The following are the five best tools for checking backlinks:
SEMrush Backlink Checker
LinkMiner
BuzzSumo
Ahrefs Backlink Checker
Open Link Profiler
The majority of these tools are straightforward to use. Please enter your website's URL, and the digital tool will assist you in determining wheresoever backlinks are coming from (and whether they are good or bad). Have you heard of a "backlink audit"? It is merely another approach to dig through the dirt and see whether your website has any questionable links leading to and from it. You may quickly isolate your issue areas and figure out how to eliminate them by conducting an audit.
It's time to act once you've determined whether you're dealing with bad links and how they're affecting your SEO.
Step 2: Visit the Website Where Your Bad Link Exists
Unfortunately, there isn't a fancy link removal tool that can solve all of your bad backlink issues right away. To fix the problem, you'll almost always have to put in some effort and contact other site developers.
Let's imagine you have a high-quality blog on saving money for travel, but your most recent blog article is linked to several times on a website about airline scams and getting away with shady travel plans.
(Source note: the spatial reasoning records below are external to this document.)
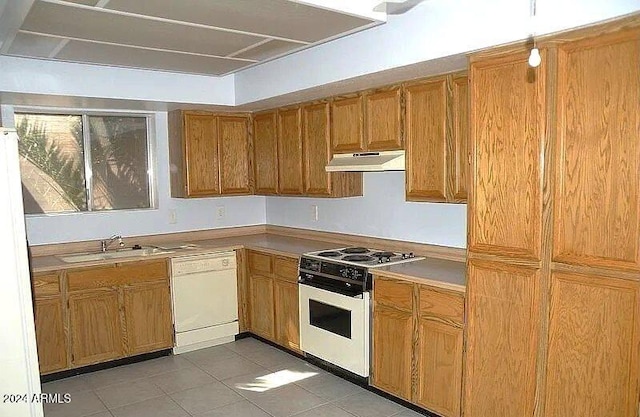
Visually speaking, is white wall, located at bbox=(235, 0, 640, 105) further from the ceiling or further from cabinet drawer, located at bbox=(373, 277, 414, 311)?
cabinet drawer, located at bbox=(373, 277, 414, 311)

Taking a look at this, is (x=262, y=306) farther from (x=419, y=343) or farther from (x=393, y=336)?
(x=419, y=343)

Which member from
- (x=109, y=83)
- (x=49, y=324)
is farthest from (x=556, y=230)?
(x=49, y=324)

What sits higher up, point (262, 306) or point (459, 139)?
point (459, 139)

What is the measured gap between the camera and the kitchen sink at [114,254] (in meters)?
4.17

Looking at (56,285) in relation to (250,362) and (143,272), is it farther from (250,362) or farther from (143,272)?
(250,362)

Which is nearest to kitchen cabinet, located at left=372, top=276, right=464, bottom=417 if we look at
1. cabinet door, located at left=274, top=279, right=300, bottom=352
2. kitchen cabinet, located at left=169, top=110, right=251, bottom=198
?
cabinet door, located at left=274, top=279, right=300, bottom=352

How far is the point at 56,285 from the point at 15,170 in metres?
1.86

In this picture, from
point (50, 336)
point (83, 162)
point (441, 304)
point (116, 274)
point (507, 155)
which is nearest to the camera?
point (507, 155)

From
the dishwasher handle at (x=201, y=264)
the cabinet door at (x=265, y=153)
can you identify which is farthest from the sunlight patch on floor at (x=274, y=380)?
the cabinet door at (x=265, y=153)

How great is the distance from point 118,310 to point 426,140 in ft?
9.04

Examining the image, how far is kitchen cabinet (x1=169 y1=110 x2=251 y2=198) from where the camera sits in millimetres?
4672

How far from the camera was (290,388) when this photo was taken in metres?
3.62

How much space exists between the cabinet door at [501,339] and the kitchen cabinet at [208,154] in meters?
2.83

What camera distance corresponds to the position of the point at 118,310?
160 inches
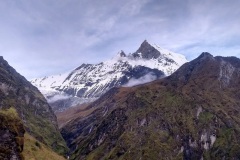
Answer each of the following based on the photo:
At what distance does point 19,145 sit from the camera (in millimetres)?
119875

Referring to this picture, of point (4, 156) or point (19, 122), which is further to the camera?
point (19, 122)

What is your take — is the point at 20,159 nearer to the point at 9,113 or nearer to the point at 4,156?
the point at 4,156

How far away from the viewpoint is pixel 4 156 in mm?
114312

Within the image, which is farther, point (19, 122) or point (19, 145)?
point (19, 122)

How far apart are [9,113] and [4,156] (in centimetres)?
1836

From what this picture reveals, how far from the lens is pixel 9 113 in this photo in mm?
127625

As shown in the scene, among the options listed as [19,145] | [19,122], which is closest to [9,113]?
[19,122]

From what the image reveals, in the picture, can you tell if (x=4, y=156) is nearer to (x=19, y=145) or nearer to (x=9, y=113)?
(x=19, y=145)

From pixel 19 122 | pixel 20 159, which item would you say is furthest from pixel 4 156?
pixel 19 122

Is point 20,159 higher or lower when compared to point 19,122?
lower

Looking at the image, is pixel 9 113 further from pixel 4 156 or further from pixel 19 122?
pixel 4 156

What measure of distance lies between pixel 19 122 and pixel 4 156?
16.6 metres

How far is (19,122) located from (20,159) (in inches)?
592

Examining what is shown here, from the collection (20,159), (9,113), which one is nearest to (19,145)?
(20,159)
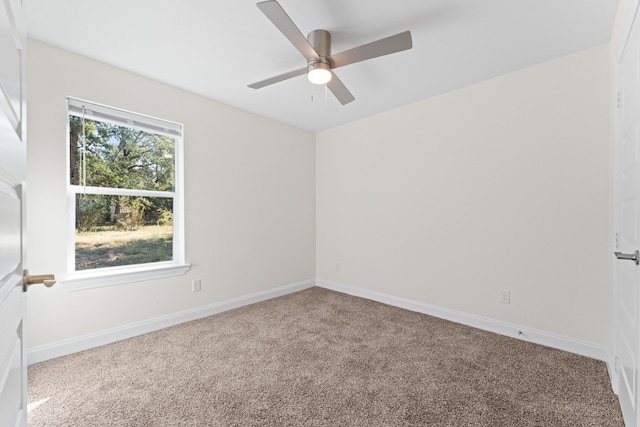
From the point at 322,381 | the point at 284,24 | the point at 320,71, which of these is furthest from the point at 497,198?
the point at 284,24

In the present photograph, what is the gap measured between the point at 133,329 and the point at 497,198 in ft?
11.7

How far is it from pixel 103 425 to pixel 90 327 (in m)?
1.15

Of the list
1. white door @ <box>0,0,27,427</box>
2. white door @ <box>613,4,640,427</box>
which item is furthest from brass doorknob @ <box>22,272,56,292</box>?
white door @ <box>613,4,640,427</box>

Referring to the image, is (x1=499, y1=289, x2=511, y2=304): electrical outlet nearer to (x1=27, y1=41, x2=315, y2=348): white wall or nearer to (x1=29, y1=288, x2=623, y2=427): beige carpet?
(x1=29, y1=288, x2=623, y2=427): beige carpet

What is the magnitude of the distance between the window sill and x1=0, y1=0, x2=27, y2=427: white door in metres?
1.82

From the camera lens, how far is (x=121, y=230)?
2.66m

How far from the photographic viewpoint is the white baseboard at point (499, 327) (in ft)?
7.33

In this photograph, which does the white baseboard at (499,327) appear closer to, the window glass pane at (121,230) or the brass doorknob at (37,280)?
the window glass pane at (121,230)

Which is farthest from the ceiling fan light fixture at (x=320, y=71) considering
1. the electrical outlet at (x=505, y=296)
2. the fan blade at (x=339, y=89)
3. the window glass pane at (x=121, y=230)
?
the electrical outlet at (x=505, y=296)

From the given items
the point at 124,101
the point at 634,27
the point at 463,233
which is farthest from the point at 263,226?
the point at 634,27

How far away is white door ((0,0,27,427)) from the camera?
1.94 feet

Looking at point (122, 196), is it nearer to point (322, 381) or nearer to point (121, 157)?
point (121, 157)

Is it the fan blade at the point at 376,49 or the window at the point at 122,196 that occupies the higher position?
the fan blade at the point at 376,49

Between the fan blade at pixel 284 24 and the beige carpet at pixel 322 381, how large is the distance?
2.18 m
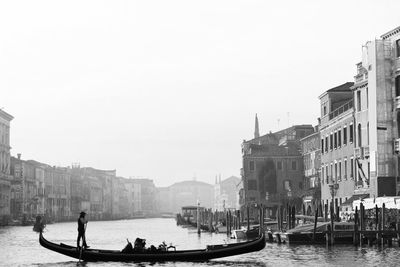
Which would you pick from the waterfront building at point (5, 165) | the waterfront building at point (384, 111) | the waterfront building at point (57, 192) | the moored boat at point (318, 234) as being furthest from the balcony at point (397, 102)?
the waterfront building at point (57, 192)

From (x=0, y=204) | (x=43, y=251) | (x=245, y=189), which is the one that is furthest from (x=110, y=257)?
(x=0, y=204)

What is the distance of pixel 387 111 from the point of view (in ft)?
154

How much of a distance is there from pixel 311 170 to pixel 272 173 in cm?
1211

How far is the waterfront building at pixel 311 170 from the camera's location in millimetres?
73750

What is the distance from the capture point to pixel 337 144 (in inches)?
2338

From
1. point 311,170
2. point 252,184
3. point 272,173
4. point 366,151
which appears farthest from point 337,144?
point 252,184

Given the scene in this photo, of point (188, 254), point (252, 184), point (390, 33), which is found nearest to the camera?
point (188, 254)

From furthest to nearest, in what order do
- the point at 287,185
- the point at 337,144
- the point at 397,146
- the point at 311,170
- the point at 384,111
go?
the point at 287,185
the point at 311,170
the point at 337,144
the point at 384,111
the point at 397,146

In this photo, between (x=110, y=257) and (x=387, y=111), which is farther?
(x=387, y=111)

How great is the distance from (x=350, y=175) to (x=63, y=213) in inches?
4103

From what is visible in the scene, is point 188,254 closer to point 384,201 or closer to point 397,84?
point 384,201

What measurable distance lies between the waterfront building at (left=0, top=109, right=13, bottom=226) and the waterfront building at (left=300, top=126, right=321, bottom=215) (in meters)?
39.8

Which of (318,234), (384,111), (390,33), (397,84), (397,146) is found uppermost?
(390,33)

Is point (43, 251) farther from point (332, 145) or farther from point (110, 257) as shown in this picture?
point (332, 145)
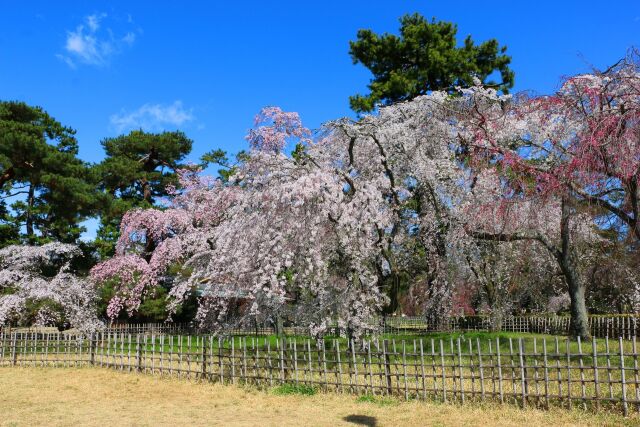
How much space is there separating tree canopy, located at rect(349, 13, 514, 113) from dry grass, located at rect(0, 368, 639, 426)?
726 inches

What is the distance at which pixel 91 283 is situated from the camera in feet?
72.0

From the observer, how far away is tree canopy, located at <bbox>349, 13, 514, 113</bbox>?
26.2 m

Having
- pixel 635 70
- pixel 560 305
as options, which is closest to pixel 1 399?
pixel 635 70

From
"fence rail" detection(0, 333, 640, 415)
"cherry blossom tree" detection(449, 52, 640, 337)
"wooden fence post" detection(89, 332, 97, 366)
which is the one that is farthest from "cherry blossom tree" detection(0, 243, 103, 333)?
"cherry blossom tree" detection(449, 52, 640, 337)

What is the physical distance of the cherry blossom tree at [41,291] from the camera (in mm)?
20094

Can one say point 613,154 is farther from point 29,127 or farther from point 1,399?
→ point 29,127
You don't want that, but you can't take the link down without the webmaster's permission.
Do some analysis to find out how to contact the webmaster and politely request that the link to your blog removes. One may take some time, so be patient and wait for the problem to resolves for at least two weeks.
Ensure your request email comes from the same domain as your website, so the webmaster knows you're connected. Also, make sure you specify the exact location of the relevant link so that they may remove it.
Although we wish we could claim that all webmasters will comply with your request and remove the link, this isn't always the case. In that case, you'll have no choice but to follow a different path.
Step 3: Disavow Links You Cannot Remove
As earlier mentioned, Google's Disavow Tool is a big help for site owners who have lost control of some of their toxic backlinks. Although it shouldn't be used as the first line of defense against a bad backlink because it's infinite of a band-aid than a proper solution, it might be helpful when you cannot get a link to go away.
Determine which links are undesirable and ignored by the search engine before using the Google URL removal tool. Make a list of the links' domains, and then submit each one to Google separately.
Keep in mind that while Google will let you upload an entire disavow list at once, it will also replace any previous lists you've uploaded. Ensure the list is comprehensive and includes all of the bad links, both new and old, that you could not eliminate.
Step 4: Prepare for the Future
Now is the time to pay more close attention to your website to prevent unwanted links from reappearing. Consider using a backlink monitor and learning to constantly check for links to your site on spammy, untrustworthy websites.
Conclusion:
Consider your website's Google ranking as its reputation. If you don't want your name to seem on a bad site, don't allow links to your website to appear there in the first place.